TEXT BLOCK:
════════════════════
You didn't really think that a Christmas tree elf grew all of the world's Christmas trees and then dropped them off in a parking lot in the middle of the night for some dude with an axe to resell, marked up 200 percent, did you? If you did, that's magical and you should keep thinking that.
Or you can watch this recently resurfaced viral video of helicopter pilot Dan Clark harvesting trees at the Noble Mountain Christmas Tree Farm in Oregon. If you thought Santa was efficient (getting around the whole world in one night, etc.), just wait until you see Dan. He is efficient.
Fun fact from the video's description: "Oregon is the nation's biggest producer and exporter of Christmas trees, selling about 7.3 million trees a year [in 2011], more than twice that of No. 2, North Carolina."
Here is another amazing harvesting video, including the pilot's perspective:
A commenter over on Reddit explained the process (and how it's not as dangerous as it looks):
Pretty typical long line operation by a small helicopter with a skilled pilot. This video really shows the easy part of the job. The really hard work takes place on the ground....by the choker setters (those that set the choker cables on the groups of trees), the hookers (they attach the helo's long line hook to the choker) and the chaser (they remove the chokers from the load after it is dropped).
════════════════════
RECORD EXTRACTS:
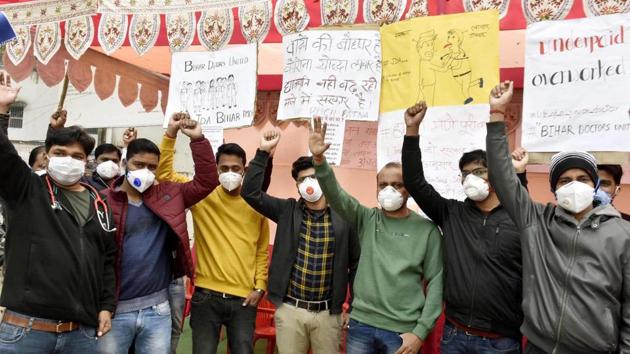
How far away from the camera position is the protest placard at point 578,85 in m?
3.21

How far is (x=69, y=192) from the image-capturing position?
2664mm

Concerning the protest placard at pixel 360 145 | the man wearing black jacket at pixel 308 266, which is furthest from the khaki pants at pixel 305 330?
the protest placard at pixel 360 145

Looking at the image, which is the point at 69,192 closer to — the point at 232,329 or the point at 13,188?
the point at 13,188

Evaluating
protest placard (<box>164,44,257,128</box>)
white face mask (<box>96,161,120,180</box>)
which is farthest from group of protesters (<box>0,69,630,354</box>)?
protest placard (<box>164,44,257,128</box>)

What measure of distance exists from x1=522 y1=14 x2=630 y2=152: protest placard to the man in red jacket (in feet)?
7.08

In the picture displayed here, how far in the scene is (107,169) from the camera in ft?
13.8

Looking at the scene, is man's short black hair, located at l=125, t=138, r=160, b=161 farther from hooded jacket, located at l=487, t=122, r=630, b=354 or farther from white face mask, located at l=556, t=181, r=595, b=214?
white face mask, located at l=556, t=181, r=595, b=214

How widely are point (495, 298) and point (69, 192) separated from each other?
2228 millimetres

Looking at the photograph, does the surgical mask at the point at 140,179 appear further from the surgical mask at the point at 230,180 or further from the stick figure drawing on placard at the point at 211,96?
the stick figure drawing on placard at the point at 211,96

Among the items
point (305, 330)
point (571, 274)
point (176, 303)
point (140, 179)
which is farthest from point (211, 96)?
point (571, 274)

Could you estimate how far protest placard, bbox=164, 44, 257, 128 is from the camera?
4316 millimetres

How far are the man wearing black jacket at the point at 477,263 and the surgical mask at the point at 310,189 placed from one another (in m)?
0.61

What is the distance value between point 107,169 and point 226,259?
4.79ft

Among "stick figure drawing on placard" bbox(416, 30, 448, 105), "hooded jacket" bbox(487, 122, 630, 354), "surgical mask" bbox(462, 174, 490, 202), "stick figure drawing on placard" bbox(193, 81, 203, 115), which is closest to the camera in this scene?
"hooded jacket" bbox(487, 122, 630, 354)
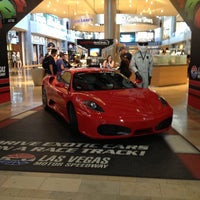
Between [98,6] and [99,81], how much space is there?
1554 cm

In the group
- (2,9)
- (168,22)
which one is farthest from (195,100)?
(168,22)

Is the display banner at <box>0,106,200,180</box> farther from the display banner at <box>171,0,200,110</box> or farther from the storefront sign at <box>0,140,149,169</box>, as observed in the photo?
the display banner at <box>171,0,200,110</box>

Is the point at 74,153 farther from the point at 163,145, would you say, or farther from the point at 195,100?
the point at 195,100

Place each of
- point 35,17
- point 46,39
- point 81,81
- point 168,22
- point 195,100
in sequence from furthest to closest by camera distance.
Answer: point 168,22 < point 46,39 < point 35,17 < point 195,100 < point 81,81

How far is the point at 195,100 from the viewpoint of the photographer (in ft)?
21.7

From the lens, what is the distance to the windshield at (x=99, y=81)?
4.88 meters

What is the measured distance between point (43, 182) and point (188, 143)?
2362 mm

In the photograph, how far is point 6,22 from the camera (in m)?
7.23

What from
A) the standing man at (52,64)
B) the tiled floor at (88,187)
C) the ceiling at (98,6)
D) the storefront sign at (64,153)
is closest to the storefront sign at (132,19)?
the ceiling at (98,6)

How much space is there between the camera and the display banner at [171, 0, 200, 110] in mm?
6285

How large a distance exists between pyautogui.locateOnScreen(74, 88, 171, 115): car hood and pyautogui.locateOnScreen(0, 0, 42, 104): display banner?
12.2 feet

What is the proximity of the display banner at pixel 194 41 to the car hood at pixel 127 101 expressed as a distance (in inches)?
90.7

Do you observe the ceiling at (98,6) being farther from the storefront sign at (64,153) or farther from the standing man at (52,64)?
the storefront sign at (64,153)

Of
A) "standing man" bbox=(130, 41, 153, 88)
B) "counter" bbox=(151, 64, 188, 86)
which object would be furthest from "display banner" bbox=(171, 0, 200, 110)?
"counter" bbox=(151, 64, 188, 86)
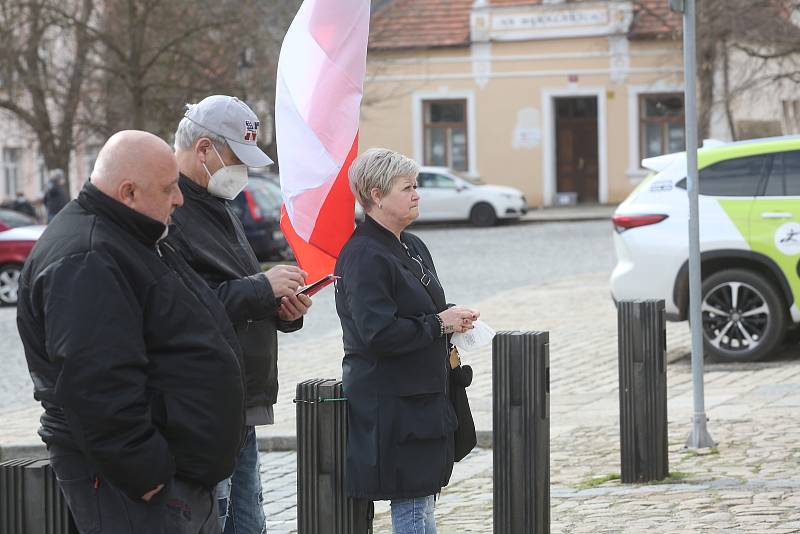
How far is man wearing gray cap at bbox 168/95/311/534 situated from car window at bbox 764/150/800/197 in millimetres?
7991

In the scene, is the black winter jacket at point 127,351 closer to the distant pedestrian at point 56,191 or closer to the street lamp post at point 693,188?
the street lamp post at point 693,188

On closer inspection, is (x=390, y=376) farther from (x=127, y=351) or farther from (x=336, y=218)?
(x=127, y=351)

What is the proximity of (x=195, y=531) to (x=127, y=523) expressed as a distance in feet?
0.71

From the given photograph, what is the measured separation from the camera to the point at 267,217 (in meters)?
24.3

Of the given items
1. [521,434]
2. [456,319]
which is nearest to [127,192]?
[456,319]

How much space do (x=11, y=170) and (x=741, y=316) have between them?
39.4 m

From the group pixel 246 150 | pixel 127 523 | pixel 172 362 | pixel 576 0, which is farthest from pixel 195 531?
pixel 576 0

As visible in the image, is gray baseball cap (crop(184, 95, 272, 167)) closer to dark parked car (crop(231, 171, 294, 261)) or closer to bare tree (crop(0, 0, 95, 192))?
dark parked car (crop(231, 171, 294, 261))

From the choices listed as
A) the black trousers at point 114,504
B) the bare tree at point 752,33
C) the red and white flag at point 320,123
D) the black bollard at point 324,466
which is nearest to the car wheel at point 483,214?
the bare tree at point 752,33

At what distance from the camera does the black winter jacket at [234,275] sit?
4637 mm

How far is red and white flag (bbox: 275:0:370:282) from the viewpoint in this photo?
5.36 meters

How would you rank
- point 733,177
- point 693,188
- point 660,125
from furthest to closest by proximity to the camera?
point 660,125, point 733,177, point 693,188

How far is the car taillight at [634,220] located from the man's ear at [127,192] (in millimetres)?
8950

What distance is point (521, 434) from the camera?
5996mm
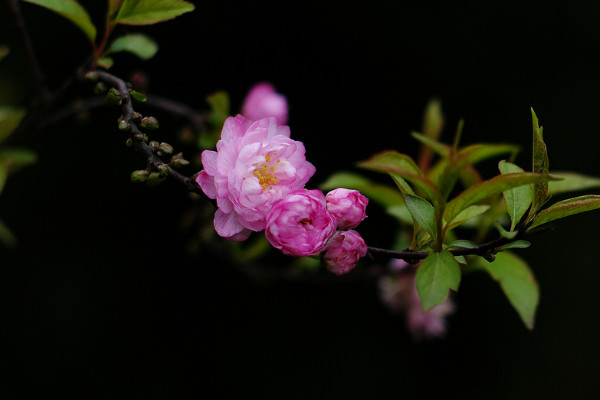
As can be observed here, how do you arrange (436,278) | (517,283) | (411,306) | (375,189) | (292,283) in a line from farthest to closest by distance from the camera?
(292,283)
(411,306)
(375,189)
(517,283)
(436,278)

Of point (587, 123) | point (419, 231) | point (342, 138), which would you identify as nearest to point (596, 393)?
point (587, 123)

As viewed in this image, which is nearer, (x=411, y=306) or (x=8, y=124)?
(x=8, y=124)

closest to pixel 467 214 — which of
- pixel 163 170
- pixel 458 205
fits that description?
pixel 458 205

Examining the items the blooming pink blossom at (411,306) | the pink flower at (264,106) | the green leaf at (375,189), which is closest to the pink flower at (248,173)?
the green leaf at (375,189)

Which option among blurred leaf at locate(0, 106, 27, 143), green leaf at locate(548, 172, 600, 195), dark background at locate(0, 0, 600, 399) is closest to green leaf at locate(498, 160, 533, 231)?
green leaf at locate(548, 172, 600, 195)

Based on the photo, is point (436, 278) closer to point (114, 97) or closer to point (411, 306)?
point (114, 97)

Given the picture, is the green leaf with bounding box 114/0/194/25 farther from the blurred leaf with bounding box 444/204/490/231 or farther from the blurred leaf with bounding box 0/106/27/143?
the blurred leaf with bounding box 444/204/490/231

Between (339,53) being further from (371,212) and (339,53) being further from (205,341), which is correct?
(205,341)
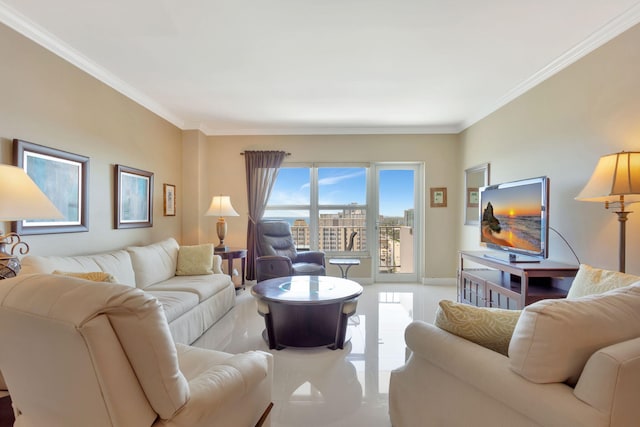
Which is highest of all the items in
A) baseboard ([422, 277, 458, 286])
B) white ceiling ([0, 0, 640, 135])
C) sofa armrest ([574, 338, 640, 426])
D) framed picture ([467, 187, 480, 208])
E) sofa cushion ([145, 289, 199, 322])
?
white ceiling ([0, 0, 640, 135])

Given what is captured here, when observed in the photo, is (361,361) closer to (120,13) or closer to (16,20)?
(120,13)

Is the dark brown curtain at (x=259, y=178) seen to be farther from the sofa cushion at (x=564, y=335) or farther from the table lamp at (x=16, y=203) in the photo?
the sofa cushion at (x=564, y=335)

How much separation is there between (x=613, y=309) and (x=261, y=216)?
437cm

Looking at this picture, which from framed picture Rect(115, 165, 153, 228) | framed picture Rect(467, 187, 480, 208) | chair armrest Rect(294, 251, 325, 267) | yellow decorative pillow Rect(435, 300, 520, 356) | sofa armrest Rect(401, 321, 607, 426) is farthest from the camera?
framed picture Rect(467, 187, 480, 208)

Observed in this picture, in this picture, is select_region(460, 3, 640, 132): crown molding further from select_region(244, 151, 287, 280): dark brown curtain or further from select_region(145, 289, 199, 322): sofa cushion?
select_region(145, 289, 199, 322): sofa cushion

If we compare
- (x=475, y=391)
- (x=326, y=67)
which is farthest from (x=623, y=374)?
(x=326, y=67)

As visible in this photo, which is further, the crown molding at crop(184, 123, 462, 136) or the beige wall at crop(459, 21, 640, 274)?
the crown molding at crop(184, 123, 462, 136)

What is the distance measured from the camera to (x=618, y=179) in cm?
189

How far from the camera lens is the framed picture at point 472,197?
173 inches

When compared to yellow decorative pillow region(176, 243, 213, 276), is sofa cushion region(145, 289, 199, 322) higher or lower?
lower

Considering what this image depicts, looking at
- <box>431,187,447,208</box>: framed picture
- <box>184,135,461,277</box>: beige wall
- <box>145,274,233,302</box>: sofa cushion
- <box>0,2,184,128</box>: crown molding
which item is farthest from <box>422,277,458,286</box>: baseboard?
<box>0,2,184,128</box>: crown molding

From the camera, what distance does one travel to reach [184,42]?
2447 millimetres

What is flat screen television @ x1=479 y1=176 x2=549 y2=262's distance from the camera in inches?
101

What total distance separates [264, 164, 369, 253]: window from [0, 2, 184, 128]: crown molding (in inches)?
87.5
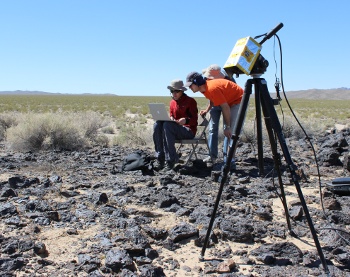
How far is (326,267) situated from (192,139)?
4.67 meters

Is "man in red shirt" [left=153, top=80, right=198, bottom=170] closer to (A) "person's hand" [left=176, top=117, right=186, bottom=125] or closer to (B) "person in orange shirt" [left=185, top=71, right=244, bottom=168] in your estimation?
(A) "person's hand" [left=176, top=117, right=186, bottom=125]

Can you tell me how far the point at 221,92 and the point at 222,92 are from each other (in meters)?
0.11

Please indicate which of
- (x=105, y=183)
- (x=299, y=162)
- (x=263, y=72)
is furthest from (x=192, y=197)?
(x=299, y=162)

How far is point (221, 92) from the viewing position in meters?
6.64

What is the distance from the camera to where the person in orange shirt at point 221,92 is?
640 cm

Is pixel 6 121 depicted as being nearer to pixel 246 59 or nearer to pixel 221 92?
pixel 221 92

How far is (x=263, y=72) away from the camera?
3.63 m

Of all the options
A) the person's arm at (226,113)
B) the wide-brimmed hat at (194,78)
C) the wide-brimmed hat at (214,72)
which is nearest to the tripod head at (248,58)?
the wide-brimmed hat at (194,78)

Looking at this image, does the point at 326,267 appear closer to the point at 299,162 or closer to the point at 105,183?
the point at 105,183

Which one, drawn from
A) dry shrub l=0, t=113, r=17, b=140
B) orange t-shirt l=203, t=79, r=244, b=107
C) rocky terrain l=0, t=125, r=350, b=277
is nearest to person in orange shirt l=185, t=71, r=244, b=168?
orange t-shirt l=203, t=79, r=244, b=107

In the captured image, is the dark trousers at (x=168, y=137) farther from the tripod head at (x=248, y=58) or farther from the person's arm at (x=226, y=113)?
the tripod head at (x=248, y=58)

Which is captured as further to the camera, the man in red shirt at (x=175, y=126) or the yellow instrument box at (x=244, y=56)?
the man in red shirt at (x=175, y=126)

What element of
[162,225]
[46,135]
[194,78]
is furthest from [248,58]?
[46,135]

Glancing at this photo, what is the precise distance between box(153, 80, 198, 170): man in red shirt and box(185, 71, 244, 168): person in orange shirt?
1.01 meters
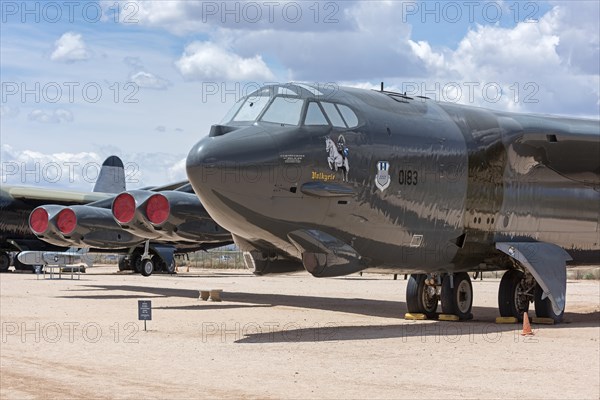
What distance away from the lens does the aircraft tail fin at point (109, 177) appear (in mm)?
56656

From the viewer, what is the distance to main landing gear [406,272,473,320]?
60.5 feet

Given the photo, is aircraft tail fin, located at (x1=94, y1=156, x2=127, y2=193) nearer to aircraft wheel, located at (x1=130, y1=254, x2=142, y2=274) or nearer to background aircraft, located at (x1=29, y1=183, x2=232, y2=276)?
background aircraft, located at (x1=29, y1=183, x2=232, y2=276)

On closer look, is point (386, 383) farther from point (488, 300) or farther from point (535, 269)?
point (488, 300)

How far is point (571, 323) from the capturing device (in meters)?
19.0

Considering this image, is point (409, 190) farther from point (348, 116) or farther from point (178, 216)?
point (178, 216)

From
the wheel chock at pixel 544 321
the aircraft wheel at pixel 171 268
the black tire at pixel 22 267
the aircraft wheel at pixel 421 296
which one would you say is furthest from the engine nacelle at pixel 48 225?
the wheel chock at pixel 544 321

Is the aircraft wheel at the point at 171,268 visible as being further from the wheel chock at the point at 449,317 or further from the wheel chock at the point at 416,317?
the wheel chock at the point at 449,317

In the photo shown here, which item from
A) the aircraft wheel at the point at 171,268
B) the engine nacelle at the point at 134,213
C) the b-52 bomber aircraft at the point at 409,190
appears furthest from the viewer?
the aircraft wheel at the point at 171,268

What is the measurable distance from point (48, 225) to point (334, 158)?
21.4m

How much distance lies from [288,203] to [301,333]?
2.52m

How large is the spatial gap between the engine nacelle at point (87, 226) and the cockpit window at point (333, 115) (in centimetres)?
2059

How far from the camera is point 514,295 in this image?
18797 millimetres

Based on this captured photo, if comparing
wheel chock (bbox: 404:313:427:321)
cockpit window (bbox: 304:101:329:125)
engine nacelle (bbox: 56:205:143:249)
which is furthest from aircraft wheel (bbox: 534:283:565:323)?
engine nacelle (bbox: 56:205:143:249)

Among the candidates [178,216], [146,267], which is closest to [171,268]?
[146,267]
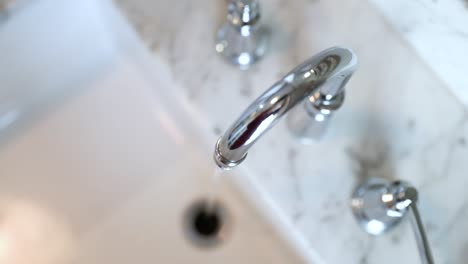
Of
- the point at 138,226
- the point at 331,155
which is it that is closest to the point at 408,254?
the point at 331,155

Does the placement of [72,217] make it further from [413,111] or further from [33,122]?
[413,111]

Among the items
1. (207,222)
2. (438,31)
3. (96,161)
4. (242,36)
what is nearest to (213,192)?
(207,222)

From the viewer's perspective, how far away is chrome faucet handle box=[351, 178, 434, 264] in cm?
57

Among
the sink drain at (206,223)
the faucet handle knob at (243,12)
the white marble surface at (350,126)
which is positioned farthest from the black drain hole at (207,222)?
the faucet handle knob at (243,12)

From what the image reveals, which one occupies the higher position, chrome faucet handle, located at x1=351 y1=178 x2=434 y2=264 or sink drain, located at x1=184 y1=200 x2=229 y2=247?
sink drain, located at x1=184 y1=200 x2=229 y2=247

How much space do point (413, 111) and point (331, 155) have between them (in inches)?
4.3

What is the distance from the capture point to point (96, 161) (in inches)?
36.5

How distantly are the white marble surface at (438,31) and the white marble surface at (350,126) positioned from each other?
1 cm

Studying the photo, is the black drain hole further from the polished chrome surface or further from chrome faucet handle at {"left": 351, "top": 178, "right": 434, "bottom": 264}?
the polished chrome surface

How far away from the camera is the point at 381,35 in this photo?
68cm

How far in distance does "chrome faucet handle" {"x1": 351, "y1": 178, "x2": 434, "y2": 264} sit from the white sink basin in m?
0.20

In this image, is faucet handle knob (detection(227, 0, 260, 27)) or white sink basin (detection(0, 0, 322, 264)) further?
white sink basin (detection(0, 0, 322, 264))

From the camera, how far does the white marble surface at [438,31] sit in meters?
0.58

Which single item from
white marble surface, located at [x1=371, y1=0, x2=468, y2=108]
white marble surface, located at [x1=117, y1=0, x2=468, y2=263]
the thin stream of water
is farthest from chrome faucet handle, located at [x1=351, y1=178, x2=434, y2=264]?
════════════════════
Decide whether each statement below agrees with the text on helicopter Christmas tree harvesting. For each, answer yes or no and quote the words from the text that decide it.
(a) Oregon sold about 7.3 million Christmas trees a year in 2011.
(b) The Reddit commenter says the hardest part of the job is done by the helicopter pilot.
(c) North Carolina is named as the nation's biggest producer of Christmas trees.

(a) Yes: "selling about 7.3 million trees a year [in 2011]"
(b) No: "This video really shows the easy part of the job. The really hard work takes place on the ground"
(c) No: "Oregon is the nation's biggest producer and exporter of Christmas trees"